Luana trabalha em dois empregos e faz hora extra sempre que pode para conseguir manter sua vida luxuosa nas redes sociais. Juliana é a mais popular da escola, a garota que parece ter tudo que quer, guarda seu travesseiro encharcado e finge que suas noites não são preenchidas pelo vazio. João parece ter o casamento perfeito, a casa que todo mundo sempre almejou e o emprego dos sonhos, pena que isso é real apenas para os que vêem de fora. Sabe a grama do vizinho que sempre parece ser mais verde que a nossa? Talvez ela nem exista. Talvez seja apenas um contrapiso pintado de verde, talvez seja uma grama artificial, talvez você não esteja enxergando a forma que ela realmente é. Da grama do vizinho nós pouco ou nada sabemos. Mas às vezes ela parece tão mais bonita que a nossa, tão mais viva, tão mais verde.

Nas redes sociais não há espaço para os dias que passamos de pijama jogados no sofá, para as sextas sem nada para fazer, para as brigas que acontecem dentro das nossas casas, para os nãos que a gente recebe, para as nossas crises de mau-humor ou para os pratos de arroz e ovo. Nas redes sociais todo mundo é feliz, todas as festas são incríveis, toda sexta-feira tem encontro com as amigas no outback, os relacionamentos são cheios de amor e compreensão, todas as famílias tem laços fortes e respeitosos. Mal sabemos que a vida real mesmo é a que acontece por trás do feed do Instagram, e que a grama do vizinho é mais parecida com a nossa do que a gente imagina.

Vida real tem louça suja na pia, brigas na hora do café, comida requentada, choro no chuveiro, mau-humor matinal, perrengues e mais perrengues. Vida real também tem gargalhada de quem a gente ama, café preparado as pressas mas com amor, conversas de desabafo na madruga, pulos de alegria depois de uma conquista, abraço apertado na chegada e coração apertado na despedida. E tudo isso a gente não publica, tudo isso a gente apenas vive e sente.

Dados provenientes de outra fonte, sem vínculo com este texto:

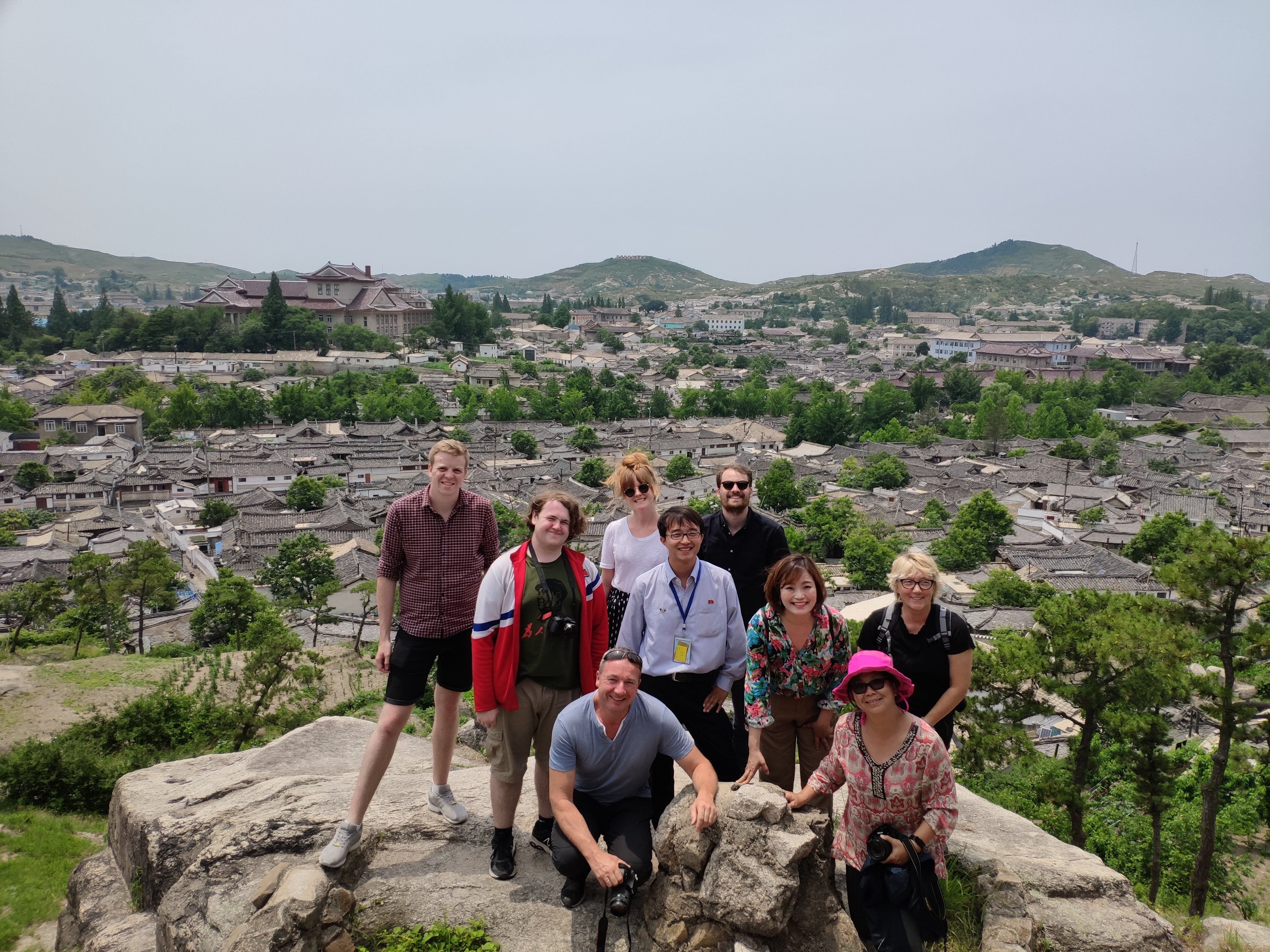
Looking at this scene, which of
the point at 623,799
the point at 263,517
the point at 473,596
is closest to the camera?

Ouvi alguém dizendo que se devemos nos comparar com alguém, que esse alguém seja nós mesmos. Confrontar as semelhanças de quem nós éramos no passado. Pense naquilo que você costumava falar, para onde ia quando se sentia sozinho, como tratava as pessoas e de que forma você encarava a sua própria existência. Essas são coisas que somente você pode buscar dentro de si e trazer á tona. Sabe porque não é justo e nem certo se comparar com outras pessoas? Pois elas não estão no mesmo processo que você. Elas não estão vivendo as mesmas fases e estações que as suas, porém, estão dentro de realidades internas diferentes das que você carrega na alma.

Cada pessoa constrói sua própria vida sobre bases que talvez ninguém conheça, ninguém a viu colocar tijolo por tijolo enquanto chorava ou sorria, ninguém a viu plantar sua grama, todo mundo vê apenas o que ela expõe. Essas pessoas não são piores e nem melhores que você, assim como você nem é pior ou melhor que elas. Cada pessoa tem as suas próprias subjetividades, sonhos, vivências e vontades. Cada pessoa é um universo diferente. Por isso somos tão diferentes ao mesmo tempo em que somos tão parecidos, pois cada pessoa está vivendo um processo nesse exato momento. Talvez sua vida possa parecer diferente da vida das suas amigas, do seu vizinho ou daquele cara que você sempre encontra no metrô, mas isso não quer dizer que a grama do outro é mais verde que a sua.

Espero muito que vocês tenham gostado, um super beijo e até o próximo post!